Thursday 9 December 2021

Man comes downstairs for breakfast to find aftermath of 60-person party he didn’t even know was happening


Party aftermath

A man has been left shocked this morning after finding the aftermath of a large party downstairs in his house, something he didn’t even know was happening at the time.

Simon Williams, 57, said he went to bed at his normal time, 8:30, and read for a while before dropping off – he thinks – around 10 pm.

Williams went on, “And then the next thing I know I woke up this morning to find this scene of absolute carnage downstairs. It’s just… everywhere.

“Honestly, if you’d told me yesterday that it was possible for people to hold a party for 50-60 others in your own house without you even knowing about it, I would have laughed you out of the room – I would have said such thing was demonstrably impossible. But clearly, on this evidence, I was wrong.

“I didn’t hear a thing. I didn’t have a clue what was going on downstairs in my own home. I am living proof that just because someone has a party with 50 or 60 of their closest friends in your house doesn’t mean you will necessarily know about it.”

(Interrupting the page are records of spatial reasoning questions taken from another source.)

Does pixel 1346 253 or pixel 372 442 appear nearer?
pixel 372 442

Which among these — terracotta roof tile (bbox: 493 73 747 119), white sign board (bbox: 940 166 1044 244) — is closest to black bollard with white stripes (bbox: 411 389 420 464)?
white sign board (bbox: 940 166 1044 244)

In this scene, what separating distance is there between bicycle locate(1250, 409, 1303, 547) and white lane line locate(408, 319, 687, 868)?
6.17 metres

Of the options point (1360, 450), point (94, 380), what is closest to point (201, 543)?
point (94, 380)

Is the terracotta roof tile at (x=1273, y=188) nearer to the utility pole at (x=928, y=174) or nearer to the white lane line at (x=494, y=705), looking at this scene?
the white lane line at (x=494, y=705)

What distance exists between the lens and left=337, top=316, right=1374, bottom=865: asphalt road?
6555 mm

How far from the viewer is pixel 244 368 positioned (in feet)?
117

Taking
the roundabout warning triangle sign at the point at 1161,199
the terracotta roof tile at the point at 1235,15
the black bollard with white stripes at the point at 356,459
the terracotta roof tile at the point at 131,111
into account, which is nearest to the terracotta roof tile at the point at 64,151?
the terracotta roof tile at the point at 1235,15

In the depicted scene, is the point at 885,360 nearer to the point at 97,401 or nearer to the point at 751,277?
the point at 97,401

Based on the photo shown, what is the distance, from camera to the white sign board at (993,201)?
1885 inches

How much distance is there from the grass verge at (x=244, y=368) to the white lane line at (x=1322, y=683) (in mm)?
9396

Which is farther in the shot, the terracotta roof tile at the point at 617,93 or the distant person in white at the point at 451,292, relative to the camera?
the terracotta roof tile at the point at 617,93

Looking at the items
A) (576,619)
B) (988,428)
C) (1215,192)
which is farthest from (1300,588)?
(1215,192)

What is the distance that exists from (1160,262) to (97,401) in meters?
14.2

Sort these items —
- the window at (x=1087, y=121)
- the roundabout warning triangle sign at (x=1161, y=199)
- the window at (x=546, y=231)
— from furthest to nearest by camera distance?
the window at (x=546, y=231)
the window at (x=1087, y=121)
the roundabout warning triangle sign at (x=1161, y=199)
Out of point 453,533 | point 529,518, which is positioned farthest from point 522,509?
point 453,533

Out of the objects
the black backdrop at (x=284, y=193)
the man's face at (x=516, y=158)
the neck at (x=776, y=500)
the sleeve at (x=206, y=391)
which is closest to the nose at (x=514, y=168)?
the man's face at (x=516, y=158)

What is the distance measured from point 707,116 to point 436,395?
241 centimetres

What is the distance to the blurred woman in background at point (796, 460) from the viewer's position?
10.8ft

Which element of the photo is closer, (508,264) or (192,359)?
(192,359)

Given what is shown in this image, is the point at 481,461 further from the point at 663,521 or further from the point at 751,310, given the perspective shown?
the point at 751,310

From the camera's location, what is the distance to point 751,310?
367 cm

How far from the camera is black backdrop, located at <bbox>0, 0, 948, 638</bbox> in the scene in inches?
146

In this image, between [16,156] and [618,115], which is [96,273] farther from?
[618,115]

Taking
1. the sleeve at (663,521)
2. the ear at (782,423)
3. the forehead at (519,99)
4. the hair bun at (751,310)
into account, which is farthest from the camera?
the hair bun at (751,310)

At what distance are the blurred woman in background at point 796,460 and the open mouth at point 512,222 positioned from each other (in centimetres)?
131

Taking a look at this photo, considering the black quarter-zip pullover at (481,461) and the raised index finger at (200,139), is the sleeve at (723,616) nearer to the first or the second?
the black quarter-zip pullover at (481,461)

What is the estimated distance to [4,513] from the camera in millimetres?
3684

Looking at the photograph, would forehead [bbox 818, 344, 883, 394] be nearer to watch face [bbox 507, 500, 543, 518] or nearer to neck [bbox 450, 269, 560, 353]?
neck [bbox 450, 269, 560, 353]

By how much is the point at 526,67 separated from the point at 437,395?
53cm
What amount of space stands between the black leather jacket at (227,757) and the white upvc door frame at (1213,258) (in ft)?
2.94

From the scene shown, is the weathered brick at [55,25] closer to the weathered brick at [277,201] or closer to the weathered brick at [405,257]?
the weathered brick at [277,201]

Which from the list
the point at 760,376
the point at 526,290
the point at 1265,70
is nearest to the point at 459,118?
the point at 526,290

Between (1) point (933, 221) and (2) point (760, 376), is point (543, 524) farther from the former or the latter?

Williams was then shown a mobile phone video that showed him doing several tequila slammers in the kitchen before leading a conga around the house and into the garden.

He went on, “Hmmm. Yes, that does look a bit like me, I suppose. And they do look an awful lot like the pyjamas I’m wearing right now.

“But I genuinely don’t remember it. And that is what’s known, my friends, as plausible deniability.”